At first blush, Chief Counsel Advice Memorandum CCA 201313025, may seem overly harsh. After all, the taxpayer was relying on information provided to her from her employer when she took her lump sum distribution and rolled it over into an IRA. However, the government was simply following the statute and regulations in refusing to refund the excess contribution penalty.

Here, the taxpayer’s former employer was overly generous to the taxpayer and, in making the lump sum distribution to her, distributed more to her than was in her qualified plan, and reported to her on a 1099R that the entire amount of the distribution was an eligible rollover distribution. Believing that she was entitled to the entire distribution and that it was entirely an eligible rollover distribution, the taxpayer rolled over this entire distribution including the over-payment to her rollover IRA and reported the lump sum distribution and rollover as a tax-free rollover on her income tax return that year.

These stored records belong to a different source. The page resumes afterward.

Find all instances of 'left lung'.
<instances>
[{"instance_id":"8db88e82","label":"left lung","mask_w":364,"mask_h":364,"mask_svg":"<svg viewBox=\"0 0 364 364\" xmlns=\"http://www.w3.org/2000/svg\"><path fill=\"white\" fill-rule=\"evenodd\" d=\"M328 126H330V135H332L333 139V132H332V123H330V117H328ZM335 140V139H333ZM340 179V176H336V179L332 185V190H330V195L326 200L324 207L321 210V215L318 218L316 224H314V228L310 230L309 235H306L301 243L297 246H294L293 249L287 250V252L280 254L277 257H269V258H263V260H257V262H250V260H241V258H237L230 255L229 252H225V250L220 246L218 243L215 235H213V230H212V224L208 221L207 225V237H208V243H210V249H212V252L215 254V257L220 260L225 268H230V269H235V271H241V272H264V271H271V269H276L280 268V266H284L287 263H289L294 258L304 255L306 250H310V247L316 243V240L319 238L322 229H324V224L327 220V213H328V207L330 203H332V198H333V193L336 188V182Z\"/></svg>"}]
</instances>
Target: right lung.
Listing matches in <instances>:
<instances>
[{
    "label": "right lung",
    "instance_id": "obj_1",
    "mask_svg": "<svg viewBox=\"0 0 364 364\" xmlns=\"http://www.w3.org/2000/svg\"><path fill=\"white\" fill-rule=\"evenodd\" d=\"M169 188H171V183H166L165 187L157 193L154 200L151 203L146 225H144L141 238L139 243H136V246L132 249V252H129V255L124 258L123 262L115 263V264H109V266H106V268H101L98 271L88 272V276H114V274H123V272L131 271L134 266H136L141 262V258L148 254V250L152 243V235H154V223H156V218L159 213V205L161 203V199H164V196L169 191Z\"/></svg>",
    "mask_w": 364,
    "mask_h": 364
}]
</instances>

About a year later, the taxpayer’s former employer informed her of the error and the taxpayer then withdrew the excess contribution from her IRA, presumably to return it to the employer. At the time she was over age 59½ so there was no 10% early withdrawal penalty, but there was a 6% excess contribution penalty because the time for curing the excess contribution (the due date for filing her return for the year of the rollover) had already passed. The taxpayer took the position on her return that the withdrawal qualified for the exception to taxation as a withdrawal of an excess contribution under IRC § 408(d)(5)(B), under which an excess rollover contribution to an IRA as a result of reasonable reliance on erroneous information can be withdrawn from the IRA tax-free. Although the taxpayer did not include the withdrawal amount in her taxable income for the year, she did pay the 6% excess contribution penalty for the excess rollover contribution she had now withdrawn.

The government challenged her failure to include the withdrawal in her taxable income for the year of withdrawal and assessed a deficiency. By that time, the statute of limitations had run on the income tax return for the year of the rollover, so the government could not assess a tax on the over-payment from the qualified plan that was not an eligible rollover distribution and ineligible for tax deferral as a rollover. The government instead taxed the withdrawal of the excess contribution, which would otherwise have qualified for the exception to taxation under IRC § 408(d)(5)(B), applying the “duty of consistency” doctrine. This doctrine applies whenever (1) the taxpayer makes a representation as to the taxation of an item in one year, (2) the Service relies on that representation, and (3) after the statute of limitations bars adjustment to the tax in the prior year, the taxpayer seeks to change that representation as it relates to taxation of an item in a subsequent year. Because the taxpayer had entirely excluded the over-payment from income in the prior year and the government could no longer tax that over-payment due to the expiration of the statute of limitations on the tax year in which the rollover occurred, the withdrawal did not meet the requirements for the exception to taxation of the withdrawal.

The taxpayer then sought a refund of the excess contribution penalty on the basis of the duty of consistency doctrine. Chief Counsel, however, stated that it was the taxpayer and not the Service that had changed her position. An excess contribution penalty is due whenever an excess contribution is made to an IRA regardless of fault. That 6% excess contribution penalty is due each year that the excess contribution remains in the IRA until it is either “absorbed” into the IRA as authorized contributions of the annual contribution amount or is withdrawn.

For example, Alice receives an over-payment in year 2010 of $10,000 and, based on incorrect information from her former employer, rolls over that ineligible contribution amount into an IRA. Then in 2013, Alice’s former employer provides her with new information that it had inadvertently made an over-payment making the lump sum distribution to her. Her former employer then requests a return of the $10,000, which Alice obtains principally through a withdrawal from her IRA into which she had rolled over the ineligible contribution. Since the error was not corrected by the due date of her 2010 return, a 6% excess contribution penalty is due under §4973 of the Code on the amount of the excess contribution in 2010, or $600 for 2010. If Alice was eligible to make a regular contribution to her IRA in 2011, but did not make any such contribution, the excess contribution amount would be reduced by the amount of the eligible 2011 regular annual contribution amount, and the 6% penalty for 2011 would be due on the balance. But if Alice was not eligible to make a regular annual contribution to an IRA, the 6% penalty would continue to be charged for each year in which the excess contribution remained in the IRA.